Business Agility and how IT supports it

The “Agility” concept has been a buzzword in business management science (what you might call the MBA crowd) long before it reached IT and software development. It was based on the ideas of lean manufacturing, such as just-in-time, continuous improvement, quality circles, and so on.

In order to meet the challenges of the marketplace, companies need to change frequently to introduce new ways of working, new functions, and connect to new customers, partners and suppliers. Even a non-commercial organisation has to adapt to changing legal, political and social pressures, and try to improve cost-efficiency. Any organisation that has moved beyond paper-and-pencil will need its IT to adapt accordingly.

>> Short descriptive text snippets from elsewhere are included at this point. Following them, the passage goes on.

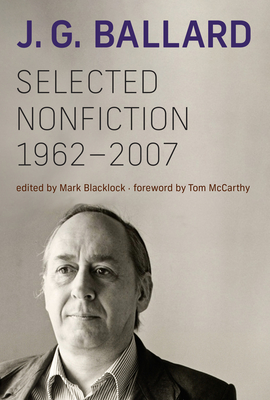 Selected Nonfiction, 1962-2007 By J. G. Ballard, Mark Blacklock (Editor), Tom McCarthy (Foreword by) Cover Image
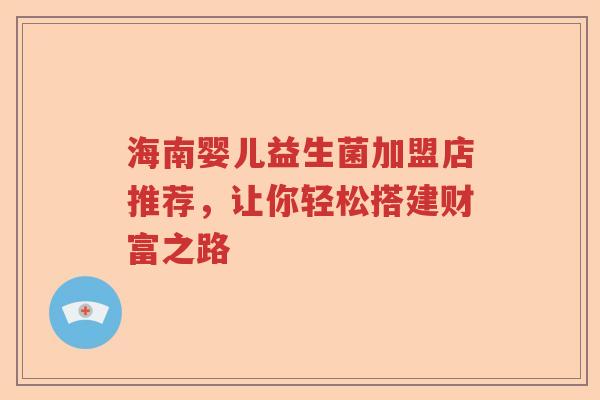 海南婴儿益生菌加盟店推荐，让你轻松搭建财富之路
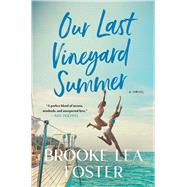 Our Last Vineyard Summer A Novel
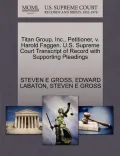 Titan Group, Inc., Petitioner, V. Harold Faggen. U.S. Supreme Court Transcript of Record with Supporting Pleadings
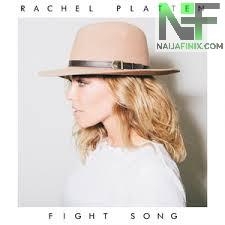 Download Music Mp3:- Rachel Platten - Fight Song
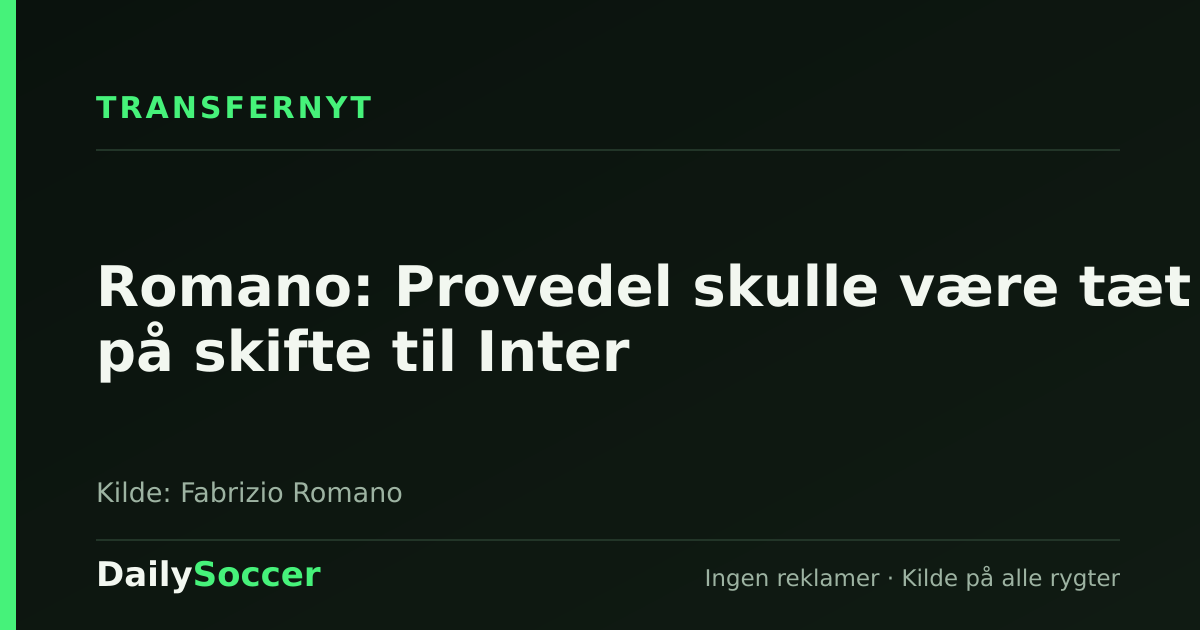Romano: Provedel skulle være tæt på skifte til Inter — DailySoccer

The direct responsibility for changes like these will in many cases lie with a development team. They will have to produce a new application, or a new version of an existing one. Alternatively a new app may be purchased, or an old one reconfigured to support new tasks.

But then the responsibility passes to SysAdmin - to integrate and deploy these new technologies with a minimum of business disruption. New servers may need to be installed; additional capacity provided; new permissions added; new firewall configurations set up.

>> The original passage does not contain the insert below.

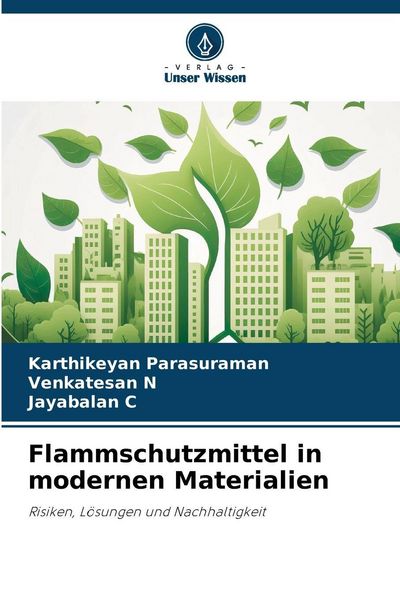 Flammschutzmittel in modernen Materialien, Taschenbuch von Karthikeyan Parasuraman , Venkatesan N. , Jayabalan C., Verlag Unser Wissen, 9786209266331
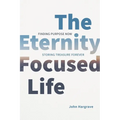 The Eternity-Focused Life: Finding Purpose Now, Storing Treasure Forever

So there’s a cascading set of pressures: a changing world means the business has to adapt, and developers and vendors all race to keep up. Underneath it all, the SysAdmin function has to integrate these changes while keeping everything running smoothly.

The main business pressures on SysAdmin are:

  • control costs
  • ensure performance & capacity
  • ensure stability (uptime)
  • enable functionality
  • introduce system changes quickly

This list is hardly a new concept, but that doesn’t make it any easier to satisfy. Clearly costs will increase as you enhance the other four elements, but the others can conflict too – multiple redundancy for stability can reduce performance; offering the richest platform functionally (e.g. multiple choices of OS or language) so you can accommodate any whims of your developers may lead to a complex environment that eventually stagnates.

In recent years, the emergence of Agile practices in development has been due to a recognition that a “grand strategy” for product development, planning years into the future, is doomed to failure. This is because neither the development process nor business requirements are predictable at a detailed level beyond the short term.

So in a world where business requirements will change, development output is unknown in the medium term, and new technologies are being continually introduced, the main challenge for SysAdmin is to provide a lean environment that can adapt to (nearly) anything.  There do need to be some constraints - your developers cannot expect to switch from Linux to Windows at no notice, and you will probably have some mandatory guidelines on architecture, etc.

But to be any use at all, Agile SysAdmin has to describe ways to meet these objectives faster and with fewer resources than ever before.